[currently listening to i want you to need me - celine dion]
there are moments in life tht u wish u hav tht sum1 special to share it with. there are needs tht u wana share wif tht fabulous being. there are passing time u wana b wif tht appreciated love ones.
sumtyms u wish u wana b evrywhere wif tht person. be their fantasy n reality at the same time. b the dream when u wake up. b in fairytale when ur not sleeping but at this moment, dreams r only dreams n fairytale r meant for kids.
to those single being out there, hav u ever came to a point of blank n halt where u wish theres sum1 u cn cherish wif? those warm hugs, sweet kisses n tender whispers. fingers entwined when u walk together, the sound of heartbeat in the middle of the nite, the soft caress running thru, the whisp of breath on ur neck. those r the power of love. coz its a feeling. not a decision. its sumthng magical tht u hav to experience. sumthng tht u cnt tell but u can show better.

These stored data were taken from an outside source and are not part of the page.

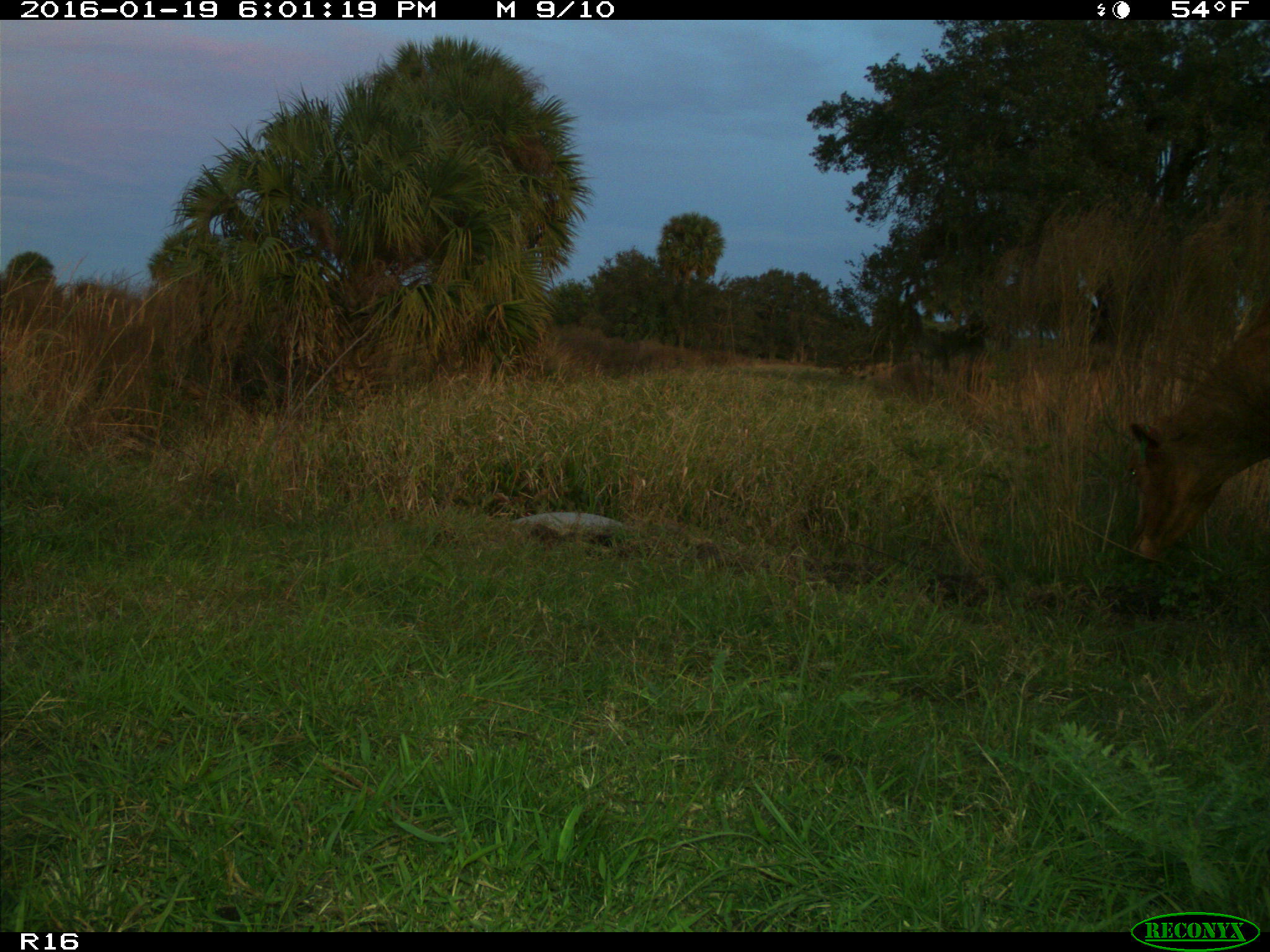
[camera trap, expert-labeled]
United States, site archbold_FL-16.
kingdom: Animalia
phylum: Chordata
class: Mammalia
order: Artiodactyla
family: Bovidae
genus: Bos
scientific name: Bos taurus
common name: domestic cow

sum of u may wonder y im typing this out. ryt? well...last nite i hav a dream abt him. haiqal tht is. he was thanking me for all those prayers ive been sending him. thn he said sumthng tht teared me "jgn suka turut kata hati. jgn sampaikan gementar badan utk teruskan hidup. jgn asyik mengundurkan diri utk kebahagiaan org lain. jgn paksa rela sendiri. jgn tutup pintu hati utk bercinta lagi. beri peluang pada hati utk buka...."
thn i ask myself am i too defensive towards my heart tht i dnt let othas in? am i putting up a facade of being contented? is this all a farce so tht i wont get hurt agn? am i self-centred? always try to do things logically instead of intuition? so i tried to let myself venture out...tryna gain sumthng but the thot of venturing scares me. afraid tht sumthng i gain will b sumthng tht i despice. coz ive tried letting myself fall, falling to the unknown but theres neva anyone to save me. so i fall n hurt myself. ova n ova again.

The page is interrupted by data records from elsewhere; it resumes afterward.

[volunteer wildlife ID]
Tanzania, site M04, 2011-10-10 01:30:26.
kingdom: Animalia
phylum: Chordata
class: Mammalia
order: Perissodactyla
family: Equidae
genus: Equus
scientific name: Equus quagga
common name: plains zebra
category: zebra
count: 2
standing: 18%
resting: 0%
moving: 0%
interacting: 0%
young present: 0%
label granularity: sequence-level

thn i remmbr sumthng tht i read tht goes sumthng like this..."what would you say if i told you thth i really love you with all my heart n soul? i wana spend all my life with you. because i knw tht deep down in my heart, you are my soulmate and i would neva eva b the same wifout you by my side. every seconds of my life is dedicated to u. wheneva we part frm each otha, i miss ur touch, ur smile, ur laughter, ur voice, ur warmth, ur presence and especially ur soul. all i am hoping for is for u to accept me for who i am. i promise tht i will neva stop showering you with undying love for evry moments of ur life...."

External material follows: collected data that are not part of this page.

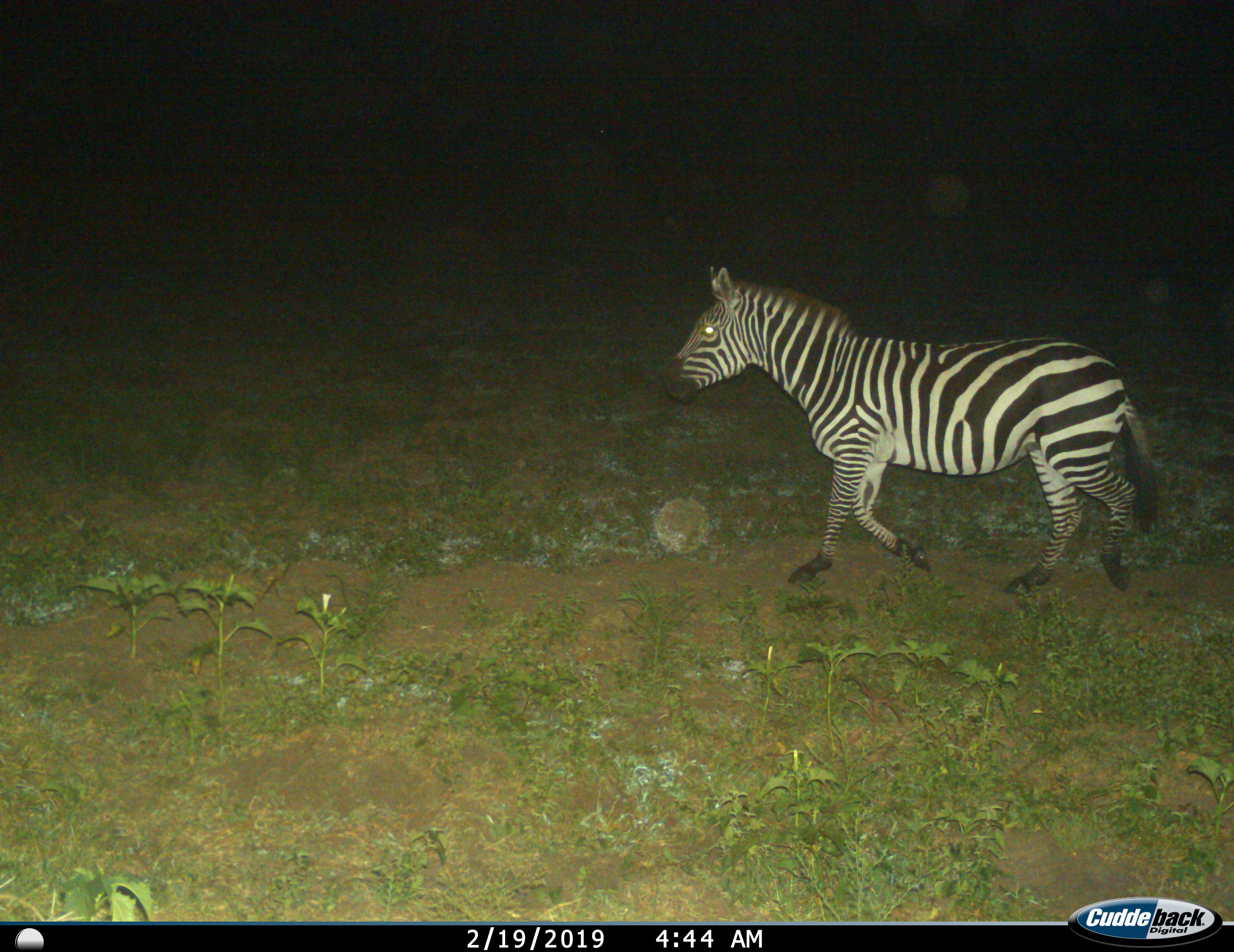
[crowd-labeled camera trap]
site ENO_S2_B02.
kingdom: Animalia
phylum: Chordata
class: Mammalia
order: Perissodactyla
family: Equidae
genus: Equus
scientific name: Equus quagga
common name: plains zebra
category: zebraplains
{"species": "zebraplains (plains zebra) (Equus quagga)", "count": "1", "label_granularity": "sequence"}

but then sum1 did told me tht love is juz love. it comes n goes. its still a feeling. its filled with likes n dislikes, advantage n disadvantage, positive n negative.
i bliv in true love. love at first sight. n thank god ive experienced it before. ive experience it for 4 long years. but the last petal drops n took it away. is there sucha thing as true love for the second time? love at second sight? no ryte...but thn agn evrythng worth a second look thts y theres sucha thing as chances. choices. options.
so i guess i jus wait till the ryte moment arrive. but do giv me a sign if tht moment is ryte infront of me. dnt leave me astray agn.....
toodles
mizbithaqueen
p.s:
i wana b the reason for a smile on ur face. i wana b the one tht makes ur heart beats faster n slower at the same time. i wana b the one tht u dream of in reality n fantasy. i wana b the one tht gives u reason to live each day. i wana b the one u cherished......but what if there wasnt anyone out there for me? will it ever be like it used to?